◆ Problem details ◆
Could you reproduce the material below word for word, from its first line through its last?

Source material
********

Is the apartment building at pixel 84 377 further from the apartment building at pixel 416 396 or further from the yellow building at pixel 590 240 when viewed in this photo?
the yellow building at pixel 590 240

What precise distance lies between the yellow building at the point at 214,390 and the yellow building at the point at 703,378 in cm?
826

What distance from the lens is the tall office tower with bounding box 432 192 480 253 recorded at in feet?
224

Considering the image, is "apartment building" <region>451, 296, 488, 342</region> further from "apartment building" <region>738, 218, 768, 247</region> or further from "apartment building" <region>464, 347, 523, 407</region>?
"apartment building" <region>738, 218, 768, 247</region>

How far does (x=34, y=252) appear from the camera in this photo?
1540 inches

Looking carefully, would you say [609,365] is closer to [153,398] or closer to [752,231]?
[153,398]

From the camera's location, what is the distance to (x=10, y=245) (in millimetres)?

********

◆ Exercise result ◆
Is the apartment building at pixel 84 377 further from the apartment building at pixel 416 396 or further from the yellow building at pixel 590 240 when viewed in this photo?
the yellow building at pixel 590 240

What precise distance lies between the yellow building at the point at 214,390 and the yellow building at the point at 703,378 in cm?
826

What distance from the lens is the tall office tower with bounding box 432 192 480 253 recorded at in feet?
224

Considering the image, is "apartment building" <region>451, 296, 488, 342</region> further from "apartment building" <region>738, 218, 768, 247</region> or further from "apartment building" <region>464, 347, 523, 407</region>?
"apartment building" <region>738, 218, 768, 247</region>

How far does (x=34, y=252) appear from the camera in this photo?
1540 inches

Looking carefully, would you say [609,365] is closer to [153,398] or closer to [752,231]?
[153,398]

From the camera's location, what is the distance to (x=10, y=245) (in millimetres)?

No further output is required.